Optiplex, normal Ubuntu Server 23.04, OpenJDK 8 build times (debuild of openjdk-8 source package from Lunar):

16035.05user 1197.54system 1:34:15elapsed 304%CPU (0avgtext+0avgdata 7030872maxresident)k
3521864inputs+67711640outputs (2900major+258587136minor)pagefaults 0swaps

Optiplex, x86_64-v3 Lunar rebuild, OpenJDK 8 build times (debuild of openjdk-8 source package from Lunar):

16011.88user 1189.26system 1:33:29elapsed 306%CPU (0avgtext+0avgdata 6372128maxresident)k
2098064inputs+67909208outputs (9429major+256627718minor)pagefaults 0swaps

No openJDK 8 build test was done on the KFocus XE as my build environment on my laptop is not suitable for benchmarking.

Comparison

A spreadsheet with the benchmark data is available here (ODS format): https://drive.google.com/file/d/1mmHZhI_sRq0ont0G9p-CCiMT0jYzLOBl/view?usp=sharing

7zip Benchmark:

Percentages are ratios of KiB/s, higher is better.

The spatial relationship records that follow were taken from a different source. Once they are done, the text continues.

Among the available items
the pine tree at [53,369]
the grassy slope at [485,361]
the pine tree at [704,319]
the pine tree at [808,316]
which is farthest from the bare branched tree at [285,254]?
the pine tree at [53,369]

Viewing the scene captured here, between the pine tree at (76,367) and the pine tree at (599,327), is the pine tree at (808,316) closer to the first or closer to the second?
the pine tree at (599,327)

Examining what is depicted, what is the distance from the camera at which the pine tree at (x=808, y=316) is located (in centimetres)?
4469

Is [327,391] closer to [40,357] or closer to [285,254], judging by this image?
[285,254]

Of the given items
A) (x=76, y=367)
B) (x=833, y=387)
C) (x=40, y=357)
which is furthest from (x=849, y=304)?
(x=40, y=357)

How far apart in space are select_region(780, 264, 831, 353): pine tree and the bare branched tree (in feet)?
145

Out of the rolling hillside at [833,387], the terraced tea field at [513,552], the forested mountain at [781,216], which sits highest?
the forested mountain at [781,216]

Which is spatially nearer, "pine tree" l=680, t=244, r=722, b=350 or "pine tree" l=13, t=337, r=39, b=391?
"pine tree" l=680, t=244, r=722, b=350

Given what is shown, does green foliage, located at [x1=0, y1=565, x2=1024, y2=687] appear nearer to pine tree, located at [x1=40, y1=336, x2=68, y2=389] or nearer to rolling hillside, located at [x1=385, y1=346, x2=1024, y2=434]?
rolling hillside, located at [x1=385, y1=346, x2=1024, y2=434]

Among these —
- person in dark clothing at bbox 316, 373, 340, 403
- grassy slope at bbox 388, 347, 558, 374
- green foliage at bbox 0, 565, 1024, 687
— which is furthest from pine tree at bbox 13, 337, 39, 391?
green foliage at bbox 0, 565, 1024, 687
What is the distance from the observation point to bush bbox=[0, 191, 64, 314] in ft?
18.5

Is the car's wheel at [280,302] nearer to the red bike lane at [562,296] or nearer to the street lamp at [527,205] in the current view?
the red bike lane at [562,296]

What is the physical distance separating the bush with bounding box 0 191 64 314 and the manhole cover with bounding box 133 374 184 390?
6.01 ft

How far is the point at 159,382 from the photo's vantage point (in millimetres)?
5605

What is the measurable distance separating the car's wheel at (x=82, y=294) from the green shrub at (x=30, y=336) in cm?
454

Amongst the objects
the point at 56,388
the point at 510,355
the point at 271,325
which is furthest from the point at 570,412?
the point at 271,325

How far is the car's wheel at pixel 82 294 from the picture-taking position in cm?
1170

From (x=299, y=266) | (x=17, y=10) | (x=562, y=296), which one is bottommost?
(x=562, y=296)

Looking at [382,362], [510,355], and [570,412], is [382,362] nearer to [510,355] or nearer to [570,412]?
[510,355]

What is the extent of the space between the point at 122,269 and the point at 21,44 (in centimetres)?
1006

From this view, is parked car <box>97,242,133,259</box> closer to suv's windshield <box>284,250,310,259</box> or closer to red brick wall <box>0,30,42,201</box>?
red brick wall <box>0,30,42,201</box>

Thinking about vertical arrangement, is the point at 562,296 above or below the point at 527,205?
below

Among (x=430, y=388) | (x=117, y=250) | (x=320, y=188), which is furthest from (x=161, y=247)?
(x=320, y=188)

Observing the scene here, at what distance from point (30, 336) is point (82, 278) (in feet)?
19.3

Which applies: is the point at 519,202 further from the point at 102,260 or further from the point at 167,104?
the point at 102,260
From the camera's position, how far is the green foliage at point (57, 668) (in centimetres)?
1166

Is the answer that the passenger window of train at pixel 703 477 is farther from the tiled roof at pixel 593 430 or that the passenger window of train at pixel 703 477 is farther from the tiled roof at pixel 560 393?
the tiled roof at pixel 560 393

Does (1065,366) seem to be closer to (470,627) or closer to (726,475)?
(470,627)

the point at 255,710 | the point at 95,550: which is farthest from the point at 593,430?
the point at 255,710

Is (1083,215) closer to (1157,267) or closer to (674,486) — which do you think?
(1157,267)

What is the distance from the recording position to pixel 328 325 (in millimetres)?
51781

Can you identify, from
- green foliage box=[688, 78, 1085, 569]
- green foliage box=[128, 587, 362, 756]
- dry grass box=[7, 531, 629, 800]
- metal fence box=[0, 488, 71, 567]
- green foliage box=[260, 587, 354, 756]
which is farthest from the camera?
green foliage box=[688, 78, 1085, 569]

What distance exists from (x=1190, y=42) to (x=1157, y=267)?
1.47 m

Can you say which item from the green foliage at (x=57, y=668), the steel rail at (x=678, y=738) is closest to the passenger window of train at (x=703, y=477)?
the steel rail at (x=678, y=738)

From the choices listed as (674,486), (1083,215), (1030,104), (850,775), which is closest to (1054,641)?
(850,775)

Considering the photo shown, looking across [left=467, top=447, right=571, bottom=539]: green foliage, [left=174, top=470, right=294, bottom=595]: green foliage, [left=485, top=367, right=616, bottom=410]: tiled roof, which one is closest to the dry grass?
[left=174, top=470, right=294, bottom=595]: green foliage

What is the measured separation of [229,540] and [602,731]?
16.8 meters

Optiplex, normal Ubuntu Server 23.04 (baseline):
- Compression: 100%, Decompression: 100%
Optiplex, x86_64-v3 Lunar rebuild:
- Compression: 104.49%, Decompression: 99.47%
Focus XE:
- Compression: 130.52%, Decompression: 117.38%

Cryptsetup Benchmark:

argon2i and argon2id iterations per second were identical across all three benchmarks and are therefore omitted.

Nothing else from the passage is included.